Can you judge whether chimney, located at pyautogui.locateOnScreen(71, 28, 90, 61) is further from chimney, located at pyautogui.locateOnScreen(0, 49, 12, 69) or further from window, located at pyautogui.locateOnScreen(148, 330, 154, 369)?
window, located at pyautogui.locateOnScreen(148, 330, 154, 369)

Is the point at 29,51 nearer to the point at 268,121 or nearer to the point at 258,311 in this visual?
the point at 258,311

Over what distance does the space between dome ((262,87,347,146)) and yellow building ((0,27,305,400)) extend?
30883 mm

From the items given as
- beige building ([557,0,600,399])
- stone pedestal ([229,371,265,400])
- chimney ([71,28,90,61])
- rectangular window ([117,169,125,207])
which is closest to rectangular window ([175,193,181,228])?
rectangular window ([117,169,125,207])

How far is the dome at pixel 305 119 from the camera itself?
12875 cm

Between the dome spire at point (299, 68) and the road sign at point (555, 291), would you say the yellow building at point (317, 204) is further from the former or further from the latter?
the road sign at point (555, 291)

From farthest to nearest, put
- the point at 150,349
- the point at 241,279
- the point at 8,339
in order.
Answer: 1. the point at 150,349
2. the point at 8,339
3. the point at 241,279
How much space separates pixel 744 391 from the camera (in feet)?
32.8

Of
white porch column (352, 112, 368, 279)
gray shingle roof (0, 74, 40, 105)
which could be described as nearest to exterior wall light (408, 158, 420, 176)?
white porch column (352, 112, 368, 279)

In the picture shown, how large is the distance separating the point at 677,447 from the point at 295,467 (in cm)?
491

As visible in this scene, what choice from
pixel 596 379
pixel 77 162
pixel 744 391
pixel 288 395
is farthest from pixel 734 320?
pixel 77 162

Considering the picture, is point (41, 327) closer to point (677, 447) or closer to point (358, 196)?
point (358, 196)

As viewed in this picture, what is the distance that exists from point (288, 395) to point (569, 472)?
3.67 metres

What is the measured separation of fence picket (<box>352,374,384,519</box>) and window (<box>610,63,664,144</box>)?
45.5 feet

==========

Return all of the data exactly as it reads.

▶ _Final answer_:
Can you judge whether chimney, located at pyautogui.locateOnScreen(71, 28, 90, 61) is further from chimney, located at pyautogui.locateOnScreen(0, 49, 12, 69) or further from window, located at pyautogui.locateOnScreen(148, 330, 154, 369)?
window, located at pyautogui.locateOnScreen(148, 330, 154, 369)

Is the point at 29,51 nearer to the point at 268,121 or nearer to the point at 258,311 in this visual?
the point at 258,311

Over what distance does the space between dome ((262,87,347,146)) and yellow building ((0,27,305,400)) extend?
30883 mm

From the items given as
- beige building ([557,0,600,399])
- stone pedestal ([229,371,265,400])
- chimney ([71,28,90,61])
- rectangular window ([117,169,125,207])
which is closest to rectangular window ([175,193,181,228])?
rectangular window ([117,169,125,207])

How far is the dome at pixel 305 119 from the camera itself?
12875 cm

Between the dome spire at point (299, 68) and the road sign at point (555, 291), would you say the yellow building at point (317, 204) is further from the former or further from the latter?
the road sign at point (555, 291)

From farthest to nearest, put
- the point at 150,349
- the point at 241,279
- the point at 8,339
in order.
Answer: 1. the point at 150,349
2. the point at 8,339
3. the point at 241,279
How much space separates pixel 744 391 from the camera (in feet)?
32.8

Of
white porch column (352, 112, 368, 279)
gray shingle roof (0, 74, 40, 105)
which could be described as nearest to exterior wall light (408, 158, 420, 176)?
white porch column (352, 112, 368, 279)

In the picture shown, how large is the distance separating the point at 677,447 from the point at 295,467 (in cm)?
491

As visible in this scene, what choice from
pixel 596 379
pixel 77 162
pixel 744 391
pixel 288 395
is farthest from pixel 734 320?
pixel 77 162

Considering the picture, is point (41, 327) closer to point (677, 447) or closer to point (358, 196)?
point (358, 196)

As viewed in this picture, what is the distance that exists from point (288, 395) to point (569, 472)?
3.67 metres

What is the measured separation of fence picket (<box>352,374,384,519</box>) and window (<box>610,63,664,144</box>)?
45.5 feet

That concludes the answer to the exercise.